-- begin RAW RECORDS --
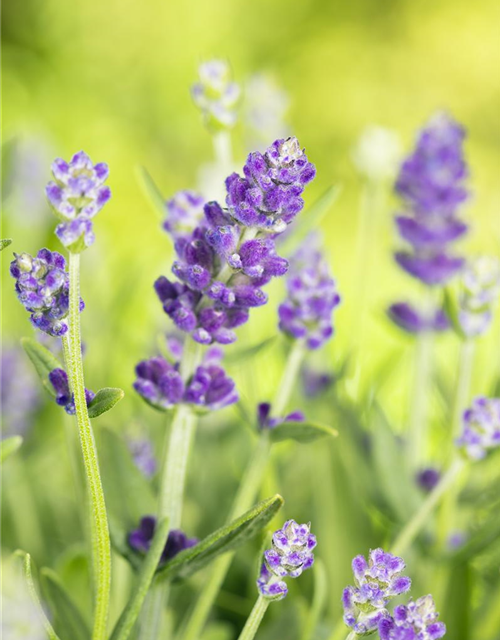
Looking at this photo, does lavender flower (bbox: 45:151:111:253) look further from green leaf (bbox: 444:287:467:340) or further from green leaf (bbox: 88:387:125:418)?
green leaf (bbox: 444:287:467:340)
-- end RAW RECORDS --
-- begin RAW RECORDS --
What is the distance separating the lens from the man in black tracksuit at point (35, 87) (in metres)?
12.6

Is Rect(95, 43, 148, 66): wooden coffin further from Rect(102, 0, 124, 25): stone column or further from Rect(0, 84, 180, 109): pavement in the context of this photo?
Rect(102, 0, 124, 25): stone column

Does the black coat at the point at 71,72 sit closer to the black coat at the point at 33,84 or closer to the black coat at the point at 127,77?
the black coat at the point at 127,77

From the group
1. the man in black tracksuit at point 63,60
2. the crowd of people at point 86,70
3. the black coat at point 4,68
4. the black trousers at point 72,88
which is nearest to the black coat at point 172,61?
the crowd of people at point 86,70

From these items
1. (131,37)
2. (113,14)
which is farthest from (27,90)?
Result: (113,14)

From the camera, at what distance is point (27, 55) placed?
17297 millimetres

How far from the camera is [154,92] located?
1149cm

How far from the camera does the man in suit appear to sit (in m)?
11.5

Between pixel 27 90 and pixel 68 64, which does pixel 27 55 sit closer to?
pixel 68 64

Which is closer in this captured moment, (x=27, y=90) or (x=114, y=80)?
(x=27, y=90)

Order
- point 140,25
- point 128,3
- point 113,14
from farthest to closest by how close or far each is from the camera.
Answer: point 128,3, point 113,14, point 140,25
-- end RAW RECORDS --
Retype the entries starting with the line containing "From these items" and ending with the line containing "Answer: point 128,3, point", both lines included, without changing anything.

From these items
1. (131,37)
2. (113,14)
which is farthest from (27,90)?
Result: (113,14)

From the camera, at what distance is point (27, 55) placed?
17297 millimetres

How far from the camera is [154,92] located?
1149cm

How far from the camera does the man in suit appear to sit (in m)?
11.5

Between pixel 27 90 and pixel 68 64, which does pixel 27 55 sit closer to?
pixel 68 64

Which is closer in this captured moment, (x=27, y=90) or (x=114, y=80)?
(x=27, y=90)

Order
- point 140,25
- point 128,3
- point 113,14
from farthest to closest by how close or far each is from the camera.
Answer: point 128,3, point 113,14, point 140,25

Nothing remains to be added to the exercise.